Not all websites will be so structured. The more structured the webpage – or the data within it – the better. But you may have to dig into the HTML and/or tweak your formula to find that structure. Or you may have to settle for some rough and ready data that you clean later.

The key advantage of =importXML, however, is how it is able to pull information from HTML into a table that you can then interrogate, with different columns for different parts of that data.

For more help with these processes you can find explanations of how to write expressions in XPath here but be prepared to use trial and error to get the right expression for the question you’re asking.

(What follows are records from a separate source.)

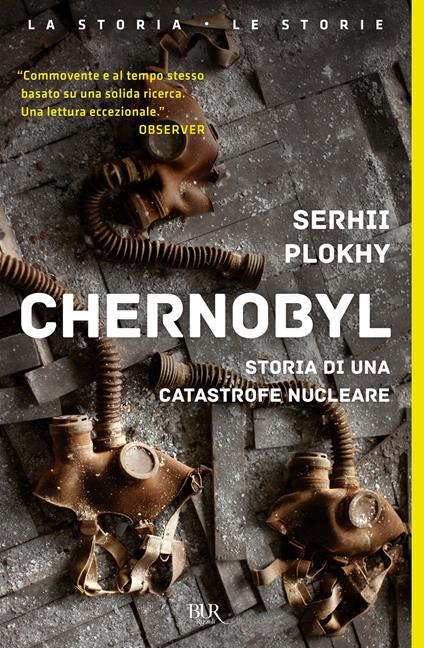 Chernobyl. Storia di una catastrofe nucleare - Serhii Plokhy,Caterina Chiappa,Rosa Prencipe - ebook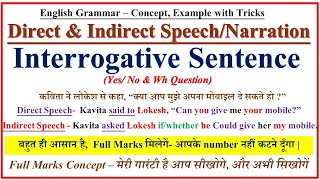 Direct and Indirect Speech  Narration  Interrogative Sentences  in English Grammar  Narration [upl. by Pennie]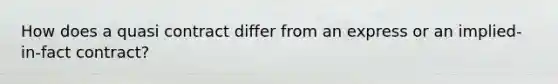 How does a quasi contract differ from an express or an implied-in-fact contract?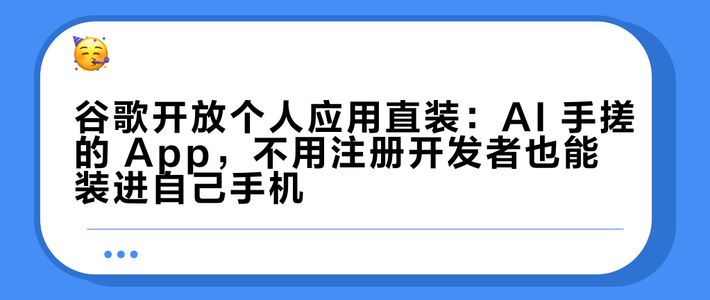 谷歌开放个人应用直装：AI 手搓的 App，不用注册开发者也能装进自己手机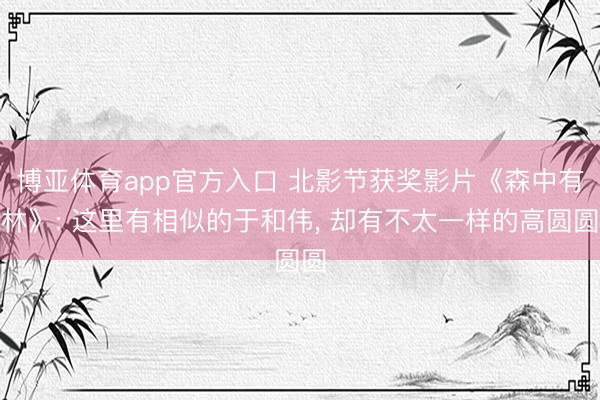 博亚体育app官方入口 北影节获奖影片《森中有林》: 这里有相似的于和伟， 却有不太一样的高圆圆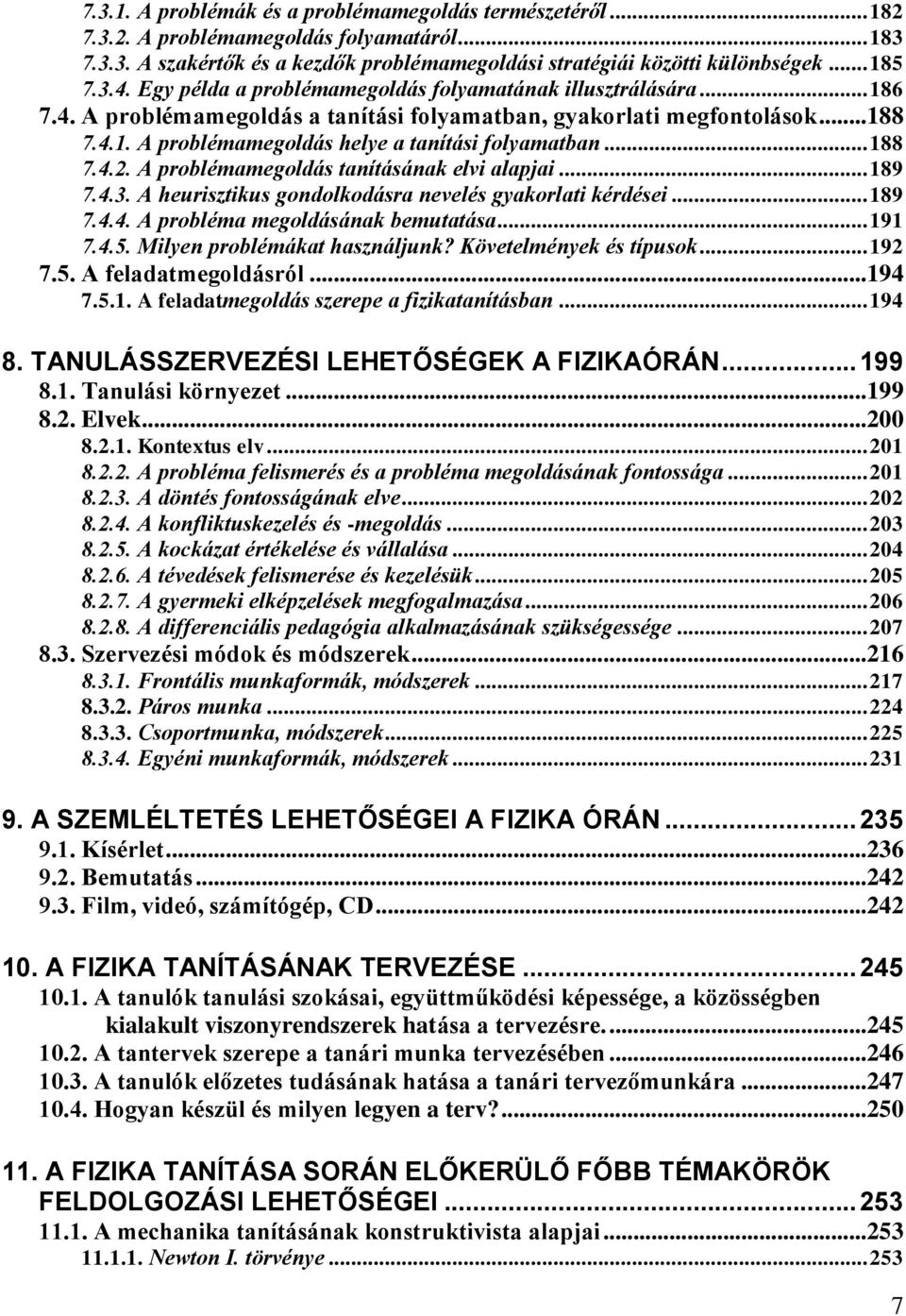 .. 188 7.4.2. A problémamegoldás tanításának elvi alapjai... 189 7.4.3. A heurisztikus gondolkodásra nevelés gyakorlati kérdései... 189 7.4.4. A probléma megoldásának bemutatása... 191 7.4.5.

The Vancouver Data Blog offers some specific examples that can be easily adapted.

Getting updates from your spreadsheet

Finally, this can be useful because Google Docs allows you to receive notifications whenever any changes are made, and to publish your spreadsheet as an RSS feed. This is explained in this blog post, which is also the source of the movie above.

And if you want to see all of this in action I’ve published an example spreadsheet demonstrating all the above techniques here.